Usage Notes for Charset Auto-detection modules
Document prepared by: Katsuhiko
Momoi
Direct all technical comments to: Frank
Tang
Last Update: 10/11/99
At M10 the Charset Detection modules mentioned in this document have become available via an Auto-Detect Menu which is seen right below the Character set menu in the Browser window. Thus it is no longer necessary to directly edit the prefs.js file to enable a charset detector. Note that the menu enables one charset detector at a time. (This is the same as in M9). The menu can also disables its use.
There is one new additional charset detector setting for M10, which provides a workaround for EUC-JP mail file attachment display failure. Until the EUC-JP display bug is fixed for Japanese mail attachments, we recommend that those interested in viewing Japanese mail files use the following prefs.js setting:
user_pref("mail.charset.detector", "jaclassic");
This enables the use of Communicator 4.x Japanese detector and it only affects mail attachment viewing. This setting can co-exist with the Browser charset detector setting. If this line does not exist, and if the Browser's charset detector is enabled, then that detector will be used for mail attachments also.

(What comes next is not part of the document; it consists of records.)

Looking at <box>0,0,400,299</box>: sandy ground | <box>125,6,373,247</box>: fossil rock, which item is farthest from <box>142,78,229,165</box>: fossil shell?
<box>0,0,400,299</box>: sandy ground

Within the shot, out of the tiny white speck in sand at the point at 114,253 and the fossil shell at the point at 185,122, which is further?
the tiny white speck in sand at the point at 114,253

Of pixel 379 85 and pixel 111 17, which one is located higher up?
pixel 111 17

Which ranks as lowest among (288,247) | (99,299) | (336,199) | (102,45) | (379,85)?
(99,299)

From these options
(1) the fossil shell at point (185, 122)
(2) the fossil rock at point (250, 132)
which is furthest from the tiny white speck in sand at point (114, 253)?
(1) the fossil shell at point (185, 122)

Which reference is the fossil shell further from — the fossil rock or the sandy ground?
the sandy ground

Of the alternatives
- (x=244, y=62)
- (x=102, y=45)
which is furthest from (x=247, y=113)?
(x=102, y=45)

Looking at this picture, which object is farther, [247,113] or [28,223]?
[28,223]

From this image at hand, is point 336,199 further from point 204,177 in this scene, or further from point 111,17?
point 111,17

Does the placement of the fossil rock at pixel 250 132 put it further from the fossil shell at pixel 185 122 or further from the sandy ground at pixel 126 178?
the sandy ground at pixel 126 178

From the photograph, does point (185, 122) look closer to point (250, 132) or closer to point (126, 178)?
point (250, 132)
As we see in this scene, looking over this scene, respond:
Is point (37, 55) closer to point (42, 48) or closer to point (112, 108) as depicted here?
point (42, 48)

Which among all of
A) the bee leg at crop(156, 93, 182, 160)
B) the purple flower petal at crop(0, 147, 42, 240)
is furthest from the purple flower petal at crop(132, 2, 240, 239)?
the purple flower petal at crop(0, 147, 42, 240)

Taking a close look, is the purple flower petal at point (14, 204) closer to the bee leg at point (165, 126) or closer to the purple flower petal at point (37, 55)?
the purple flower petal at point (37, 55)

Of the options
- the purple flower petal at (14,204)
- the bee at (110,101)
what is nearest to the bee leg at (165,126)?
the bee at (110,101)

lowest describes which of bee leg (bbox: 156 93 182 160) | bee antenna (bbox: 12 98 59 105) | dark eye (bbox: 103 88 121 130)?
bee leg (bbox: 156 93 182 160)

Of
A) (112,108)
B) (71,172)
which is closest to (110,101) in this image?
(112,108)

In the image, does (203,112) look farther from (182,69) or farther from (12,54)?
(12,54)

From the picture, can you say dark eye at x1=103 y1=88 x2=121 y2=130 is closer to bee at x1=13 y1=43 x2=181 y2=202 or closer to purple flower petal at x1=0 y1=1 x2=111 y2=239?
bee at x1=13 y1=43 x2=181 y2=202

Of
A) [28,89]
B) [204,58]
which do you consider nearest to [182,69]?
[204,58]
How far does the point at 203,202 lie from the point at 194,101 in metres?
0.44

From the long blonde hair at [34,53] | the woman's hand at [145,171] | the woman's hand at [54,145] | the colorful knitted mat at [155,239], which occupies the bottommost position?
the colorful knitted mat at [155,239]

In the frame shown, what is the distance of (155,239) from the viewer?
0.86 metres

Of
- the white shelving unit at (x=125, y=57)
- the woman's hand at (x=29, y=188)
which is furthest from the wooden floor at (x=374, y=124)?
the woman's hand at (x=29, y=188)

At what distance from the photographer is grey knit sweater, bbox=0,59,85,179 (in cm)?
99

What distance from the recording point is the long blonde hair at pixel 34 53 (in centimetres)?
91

The following usage notes may be still useful for historical reasons and to those who want to manipulate prefs.js settings directly or those who would like to use the DetectCharset.exe directly for bulk testing.
==================== Below this line is the Usage notes written for M9 ===========================
At M9 and later, we now have two ways to use the auto-charset modules:
- Method 1 (available in M9 builds only starting 7/15/99) : Insert the following line into prefs.js (prefs50.js if you're using a pre-M9 build) file. Mozilla will use the auto-detector at all times regardless of the encoding menu choice.
- Method 2: Use the "Detectch" or "Detectcharset" utility which is found in the same directory as your "apprunner" file.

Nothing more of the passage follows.